Während in seinem Kopf all diese Gedanken kreisten, hatte Hermes begonnen, in der Hamburger Wochenzeitung zu lesen, die er sich am Bahnhof gekauft hatte. Wie auf getrennten Schienen verlief beides – das Lesen und die reflektierenden Gedanken – nebeneinanderher. Er hätte nicht mehr zu sagen gewusst, was er eben gelesen hatte. Er legte die Zeitung beiseite, schaute zum Fenster hinaus. War Albert Einstein seine Idee zur Relativitätstheorie nicht erstmals beim Blick aus dem Fenster eines fahrenden Zuges gekommen? Auf einem Feldweg, in einiger Entfernung parallel zum Gleis, sah Hermes ein Pärchen auf dem Fahrrad eng nebeneinanderfahren. Der Mann hatte einen Arm um die Schulter der Frau gelegt, mit dem anderen hielt er seinen Lenker. Hatten sie keine Angst, sich gegenseitig zu behindern? Vorbeihuschende Bäume löschten das Bild. Was hätte wohl Einstein gesagt? Ich sitze, bewege mich nicht; der Zug bewegt sich, von links nach rechts; die Landschaft bewegt sich, am Fenster, von rechts nach links; in der Landschaft bewegen sich zwei Radfahrer, von links nach rechts fahrend: In welchem Verhältnis stehen da Zeit und Geschwindigkeiten zueinander?

Die Gleichzeitigkeit des Denkens mit unterschiedlichem Sehen und Handeln wurde ihm bewusst. Wie beim Autofahren, sagte er sich: Du fährst mal nach links, mal nach rechts, achtest auf den Verkehr − und denkst dabei an ganz etwas anderes.

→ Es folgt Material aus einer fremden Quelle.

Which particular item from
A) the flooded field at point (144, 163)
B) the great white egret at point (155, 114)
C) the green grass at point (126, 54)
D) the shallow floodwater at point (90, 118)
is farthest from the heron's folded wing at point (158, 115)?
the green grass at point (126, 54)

Hermes schloss die Augen, lehnte sich zurück. Ein anderes Bild leuchtete auf: Herma! Die Erinnerung an diese Frau hatte ihn nicht mehr losgelassen. Vergangenes Jahr war er erstmals auf der Buchmesse gewesen. Sein Verlag hatte ihn eingeladen, sein neues Buch über die Frauenfrage im alten Rom persönlich vorzustellen. Das Buch war ein bescheidener Erfolg geworden. Die Pressekonferenz mit anschließender Signierstunde hatte den Auftakt gegeben. Im Handumdrehen waren die Freiexemplare für Journalisten vergriffen gewesen. Als Letzte war Herma gekommen, hatte sich als Redakteurin vom MDR ausgewiesen und um ein Autogramm gebeten. Schon während der Pressekonferenz war ihm die junge Frau aufgefallen. Diese vollen, kirschrot geschminkten Lippen waren nicht zu übersehen gewesen. Unverwandt hatte sie ihn angestarrt. Ihre Augen hatten sich getroffen. Kurz nur. Doch es war der Anfang gewesen.

Als Fragen zum Buch gestellt wurden – unsinnige Reporterfragen über Tempelprostitution im alten Rom, die Rolle der Sklavin als Nebenfrau und mit welcher Politikerin von heute der Herr Professor die Agrippina vergleichen würde –, hatten sich Hermas schöne Lippen verächtlich gewölbt. Dann war sie vor an seinen Tisch gekommen, das Freiexemplar aufgeschlagen für ein Autogramm hinhaltend, und hatte leise gesagt: „Ich bewundere Sie!“

Noch jetzt, ein Jahr später, spürte Hermes Herzklopfen bei der Erinnerung. Wie sie ihn angeblickt hatte! Hingebungsvoll, dass es ihm einen Stich versetzt hatte. Unter seinen Studentinnen waren oft junge Frauen gewesen, die ihn angehimmelt hatten. Und er hatte den Reiz ihrer weiblichen Ausstrahlung gespürt. Die Versuchung, sich da auf etwas einzulassen, war groß gewesen. Doch die Vernunft war immer stärker. Diesmal jedoch war er nahe daran gewesen, sich dem so lange unterdrückten Verlangen auszuliefern. Lag es an seinem Alter von über sechzig? Durfte er jetzt schwach werden?, hatte er sich gefragt. Es war nicht dazu gekommen. Wie würde es diesmal sein?

Professor Guido Hermes fuhr zwar zur Buchmesse nach Leipzig. In Wahrheit jedoch fuhr er zu Herma, die Versuchung noch einmal zu wagen.